Of orcs and orc talk

John C. Wright points out that the orcs, aka the Insect Army, really mean what they say:

Upon hearing the orcs talking in their orc-talk about ruining the writing field, making the writing field worse, driving good books away and shoving bad books into their shelf space in the name of fair play, and, in short, talking about heaping the writing field high with warm filth and stinking ordure, flies and rivulets and urine,  the sane people react with a blankness of mind akin to shutting one’s eyes at too great a shock. We cannot believe the orcs are serious. We assume they cannot mean that.

You want J.K. Rowlings, the most celebrated writer of our age, to write LESS? The mind reels, we think the orcs do not mean it, we do nothing to shut them down or shut them up, and then the orcs carry out their program, while we scratch our heads, puzzled that no one told us that this was exactly what they meant all alone.

But it is what they mean.

Yes, dear reader, the orcs mean exactly that. They want less talent, less books you like, and more dross and spit and entrails.

It’s hard for those who aren’t pigs to understand that pigs really do enjoy rolling around in the fetid muck. And it’s hard for those who aren’t orcs to understand that orcs really want to destroy human literature and replace it with their own obscene, subhuman schlock. But it’s true.
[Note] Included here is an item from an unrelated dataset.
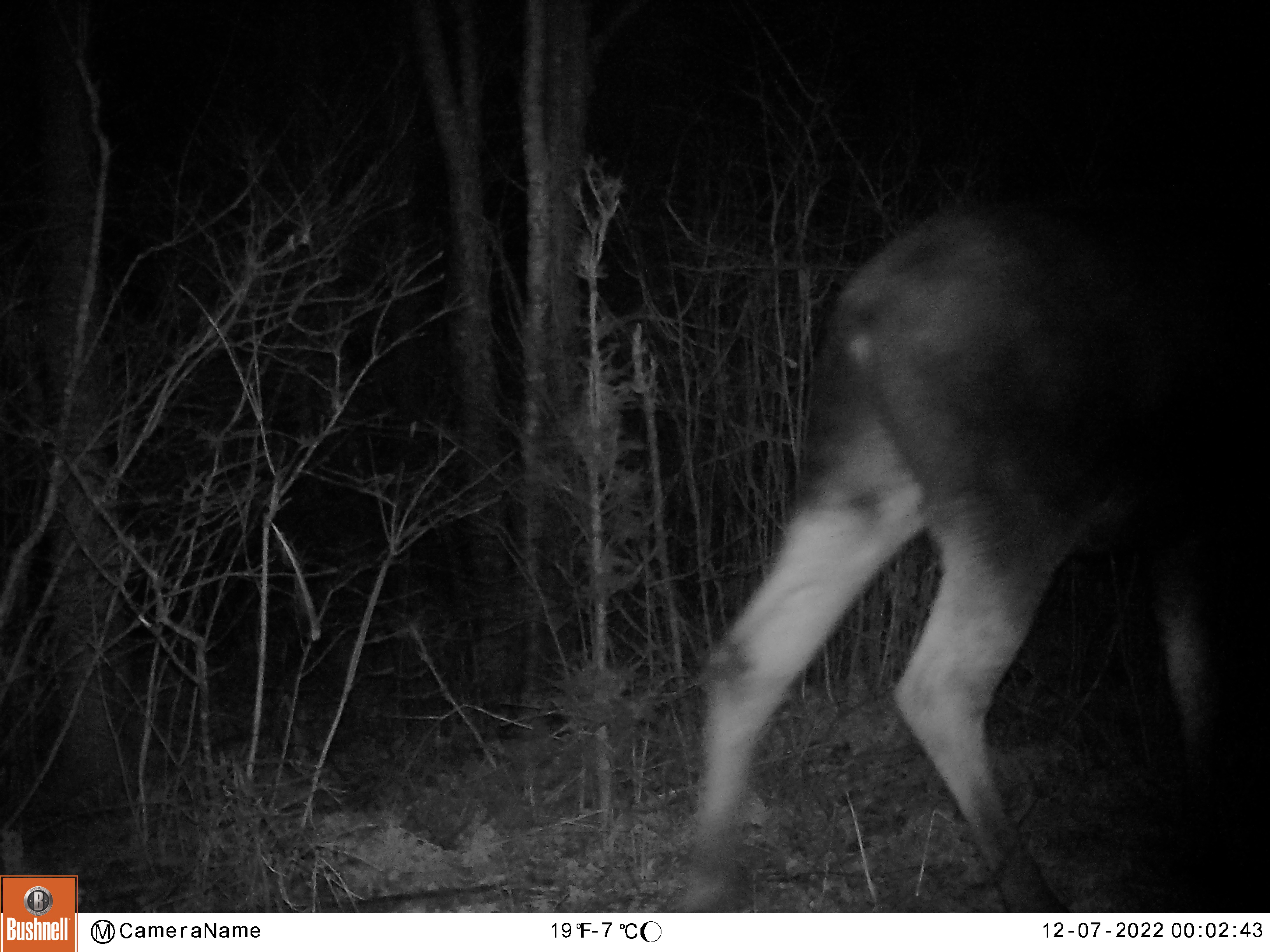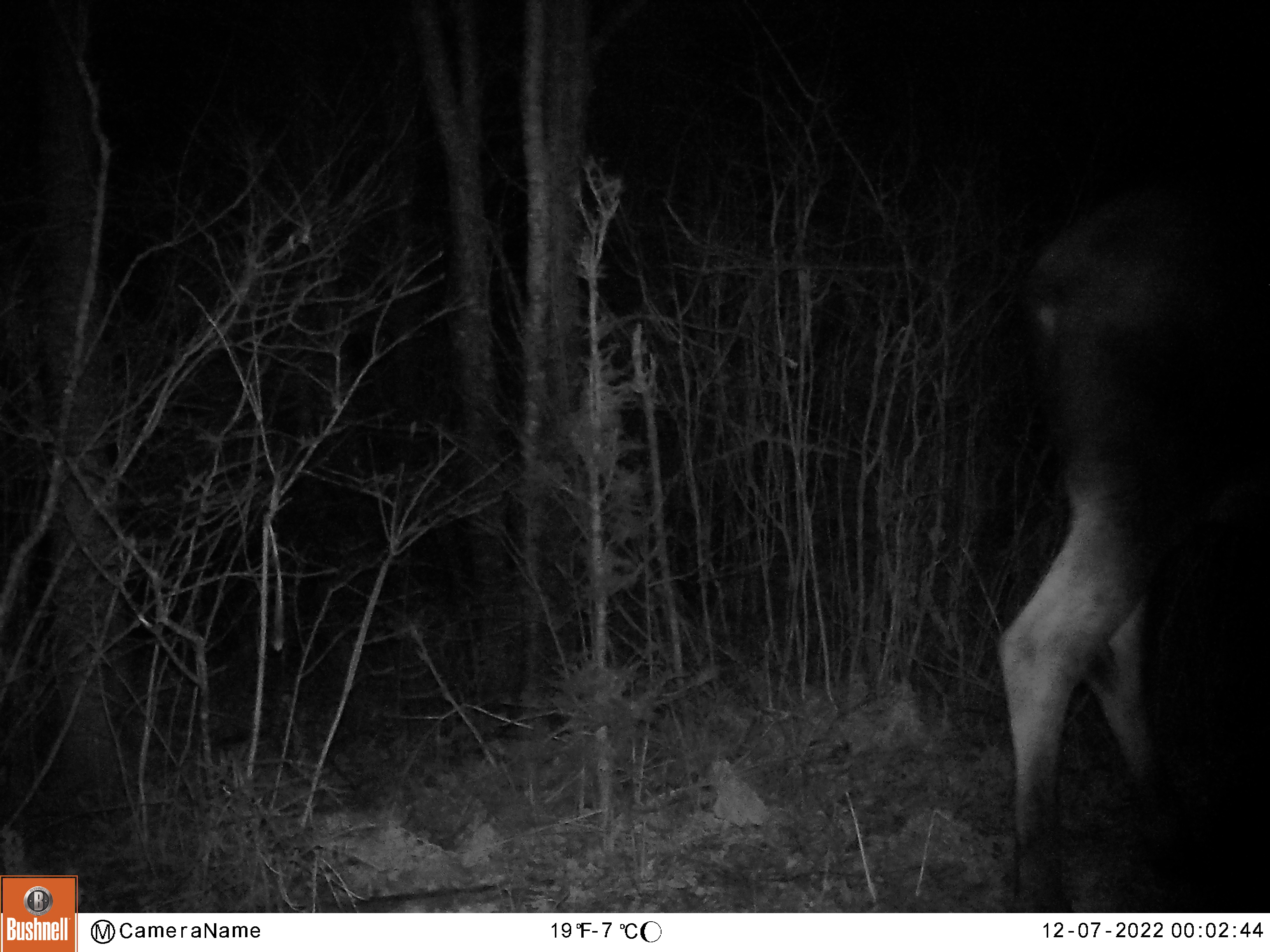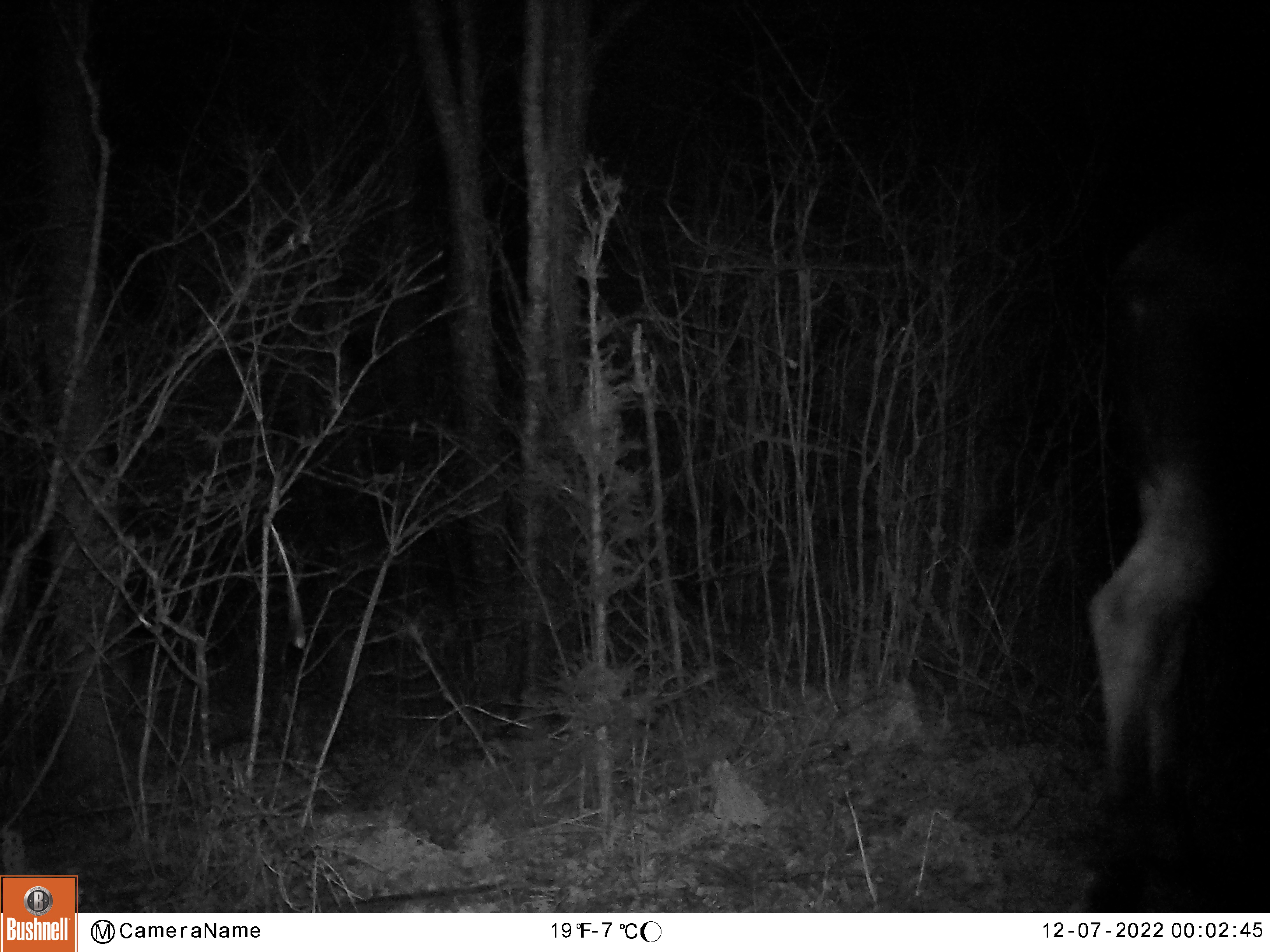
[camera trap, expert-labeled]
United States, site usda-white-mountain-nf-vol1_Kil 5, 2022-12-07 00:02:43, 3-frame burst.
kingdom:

They see themselves in a fundamentally different way than those of us who consider ourselves to be creatures of God, blessed with souls and created for a higher purpose than the momentary gratification of our animal instincts. They are the self-appointed wicked, the haters of God and the good, and the enemies of every noble virtue. They revile the beautiful, they elevate the ugly, they glory in desecration, and they constantly seek to drag others down to their level.

It is illustrative to compare the protagonist Machine in Tom Kratman’s work to the protagonist Man in John Scalzi’s best-known work. Which character better demonstrates the concepts of conscience and honor and sacrifice? Which character speaks more truly of the realities of the human condition?  And which is the human literature and which is the mere grunting of orcs?